- _Exercise prompt_
The reply must contain all of the records, unchanged.

- _Information supplied_
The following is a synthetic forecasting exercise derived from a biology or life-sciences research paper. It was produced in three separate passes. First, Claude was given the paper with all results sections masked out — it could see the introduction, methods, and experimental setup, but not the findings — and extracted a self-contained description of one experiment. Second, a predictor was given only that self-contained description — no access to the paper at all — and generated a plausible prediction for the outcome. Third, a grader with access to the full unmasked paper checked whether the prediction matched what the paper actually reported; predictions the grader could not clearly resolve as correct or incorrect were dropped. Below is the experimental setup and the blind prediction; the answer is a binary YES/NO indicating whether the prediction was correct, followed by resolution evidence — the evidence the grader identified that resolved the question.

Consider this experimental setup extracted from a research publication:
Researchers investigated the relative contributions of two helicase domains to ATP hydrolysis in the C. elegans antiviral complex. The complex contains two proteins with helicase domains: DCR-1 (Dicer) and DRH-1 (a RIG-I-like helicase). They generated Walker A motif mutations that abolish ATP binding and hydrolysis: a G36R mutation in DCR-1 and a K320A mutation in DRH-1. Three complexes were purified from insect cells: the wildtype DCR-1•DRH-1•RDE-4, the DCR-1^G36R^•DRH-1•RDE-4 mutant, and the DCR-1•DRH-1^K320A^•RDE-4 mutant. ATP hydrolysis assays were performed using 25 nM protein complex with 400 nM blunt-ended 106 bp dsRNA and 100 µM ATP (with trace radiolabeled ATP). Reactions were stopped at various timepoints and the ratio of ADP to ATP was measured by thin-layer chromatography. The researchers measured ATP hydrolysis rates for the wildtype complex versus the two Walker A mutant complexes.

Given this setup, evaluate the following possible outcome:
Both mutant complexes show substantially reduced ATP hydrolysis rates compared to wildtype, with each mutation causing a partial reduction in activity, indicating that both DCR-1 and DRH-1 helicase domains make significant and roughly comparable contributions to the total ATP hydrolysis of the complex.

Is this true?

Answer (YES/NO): NO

- _Solution for this task_
The following is a synthetic forecasting exercise derived from a biology or life-sciences research paper. It was produced in three separate passes. First, Claude was given the paper with all results sections masked out — it could see the introduction, methods, and experimental setup, but not the findings — and extracted a self-contained description of one experiment. Second, a predictor was given only that self-contained description — no access to the paper at all — and generated a plausible prediction for the outcome. Third, a grader with access to the full unmasked paper checked whether the prediction matched what the paper actually reported; predictions the grader could not clearly resolve as correct or incorrect were dropped. Below is the experimental setup and the blind prediction; the answer is a binary YES/NO indicating whether the prediction was correct, followed by resolution evidence — the evidence the grader identified that resolved the question.

Consider this experimental setup extracted from a research publication:
Researchers investigated the relative contributions of two helicase domains to ATP hydrolysis in the C. elegans antiviral complex. The complex contains two proteins with helicase domains: DCR-1 (Dicer) and DRH-1 (a RIG-I-like helicase). They generated Walker A motif mutations that abolish ATP binding and hydrolysis: a G36R mutation in DCR-1 and a K320A mutation in DRH-1. Three complexes were purified from insect cells: the wildtype DCR-1•DRH-1•RDE-4, the DCR-1^G36R^•DRH-1•RDE-4 mutant, and the DCR-1•DRH-1^K320A^•RDE-4 mutant. ATP hydrolysis assays were performed using 25 nM protein complex with 400 nM blunt-ended 106 bp dsRNA and 100 µM ATP (with trace radiolabeled ATP). Reactions were stopped at various timepoints and the ratio of ADP to ATP was measured by thin-layer chromatography. The researchers measured ATP hydrolysis rates for the wildtype complex versus the two Walker A mutant complexes.

Given this setup, evaluate the following possible outcome:
Both mutant complexes show substantially reduced ATP hydrolysis rates compared to wildtype, with each mutation causing a partial reduction in activity, indicating that both DCR-1 and DRH-1 helicase domains make significant and roughly comparable contributions to the total ATP hydrolysis of the complex.

Is this true?

Answer (YES/NO): NO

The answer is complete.